### [Written tasks]
a: List every character named in the comic recap other than Superman, Clark Kent, and the clone.
b: Answer these questions using the comic recap:
(i) Which broadcaster does Dan Reed work for as an anchorman?
(ii) Where in his apartment does Superman find the masked individual?
(iii) What did the clone take apart to build his power-pack suit?
c: Please pick up the comic recap about Superman and his clone after its last sentence and write the next few paragraphs.

### [Given text]
________________________
We join Clark in Metropolis where he considers it odd how he's not worried about his amnesia and power-loss.  Yeah, I consider that odd too.  Anyhoo, Perry White calls him into his office to discuss a lead on a story.  Turns out a chartered plane just crashed... with WGBS anchorman Dan Reed and a J. Robert Arngrim onboard.  Arngrim?  Where have we heard that name before?


Meanwhile somewhere in deep space, Superman is fighting a giant alien.  B-b-but, how can that be?  


While he captures the beastie, Clark reads through the Arngrim file... and recalls that he was there on the day the Superman Pavilion opened!  Heyyy, I remember that... back during Action Comics #500 (not that we get a helpful footnote or anything), Lex Luthor trapped Superman and planned to replace him with... a clone!


It all starts flooding back for "Clark"... it's only compounded when he looks out the window and sees Spider-Man swinging by Superman flying by!  As the real Clark Kent heads into the Daily Planet building, the "Clark" we've been following thus far slips out.  Real Clark is confused when Lois heads up and talks to him as though he's been there all day.


That night Superman returns home to his apartment... and finds, in his closet, a masked (and angry) individual wearing what appears to be a power-pack.  A fight breaks out... and Superman is shocked to find that this baddie has similar powers... and voice to his own.  The bad guy refers to himself as The Doppelganger!  Superman severs the Dupe's power-pack... rendering him powerless.  Atop a jewelry store, the two men talk... and it is confirmed that the faux-Clark is... the clone!  Wow, this is over a decade before bringing back clones was fashionable!


We find out what happened to him following the events of Action Comics #500.  Superman took the clone back to the Fortress and checked in with Batman about what to do with him.  Batman, rightfully, reminds him that the clone has all of Superman's powers... and what's more, all of his memories.  He's bad news, and needs to go.  Superman feels that sending him to the Phantom Zone would be cruel and unfair.  After all, it's not the clone's fault that he's in this situation... he didn't ask to be born, dad!  And so, he... get this... locks him in a glass coffin "suspended animation cabinet", which he fills with gas.  Yeah, that's so much better than the Phantom Zone.


The whole thing's moot though... the Super-Clone was feigning unconsciousness, and broke out of the cabinet.  He attempts to escape through the vent shaft and sets the cabinet to overload... and explode!  The gases then fill the air vent he is crawling through... putting him to sleep for several months.  Superman, the real one, believed that the explosion disintegrated the clone... however, he was just sleeping.  Moving up to today... upon realizing that he is the clone, Duperman (somehow) returned to the Fortress and cannibalized a Superman Robot to make his power-pack suit.  Ya follow all that?
________________________
### [Information shown]

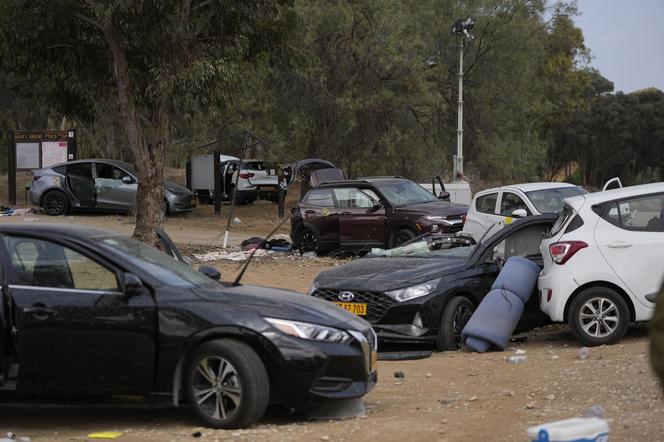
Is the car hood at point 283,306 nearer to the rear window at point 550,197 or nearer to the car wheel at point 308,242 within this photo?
________________________
### [Results for each task]
a: Perry White, Dan Reed, J. Robert Arngrim, Lex Luthor, Spider-Man, Lois, Batman

b:
(i) WGBS
(ii) In his closet
(iii) A Superman Robot

c:
Okay, with all of the exposition out of the way, Superman uses the jewel on the jewelry store sign to hypnotize the dupe... and then leaves him in his apartment until he can figure out what to do with him.  But, get this... the Super-Clone was just faking it!  No sooner does Superman leave, than the dupe vanishes.


The next day... we've got the opening of the Superman Museum... I swear one of these things open every year!  Anyhoo, while Superman cuts the ribbon... an Earthquake strikes, and the building comes down.  Wouldn'tcha know it, it's the dupe... in a repaired power-pack suit.  Superman gives chase... following the dupe back to his secret hideout... wait, what?  Yeah, I guess in the few hours he's been out he's already set up a secret hideout in a cave.


Superman flies in, and right into a trap.  This secret hideout just so happens to be equipped with a Kryptonite ray.  The Dupe threatens to kill Superman... then take his spot.  He finds that he enjoys living as Clark Kent... so, after killing the Real Steel Deal, he will make a single appearance in the blue and reds, just to announce his retirement... and from that point on, just live his life as a mild mannered reporter for a great metropolitan newspaper.  He offers Superman an "out"... if he relinquishes his Clark Kent persona, he will allow him to live.


Superman refuses... and so, the dupe goes to fill him full'a Kryptonite... but hesitates.  He just can't bring himself to do it.  In his momentary hesitation, Superman uses his last erg of energy to blow the dupe's hand with his Super-Breath... luckily the "pump full'a Kryptonite" lever is right next to the "Disengage Trap" button!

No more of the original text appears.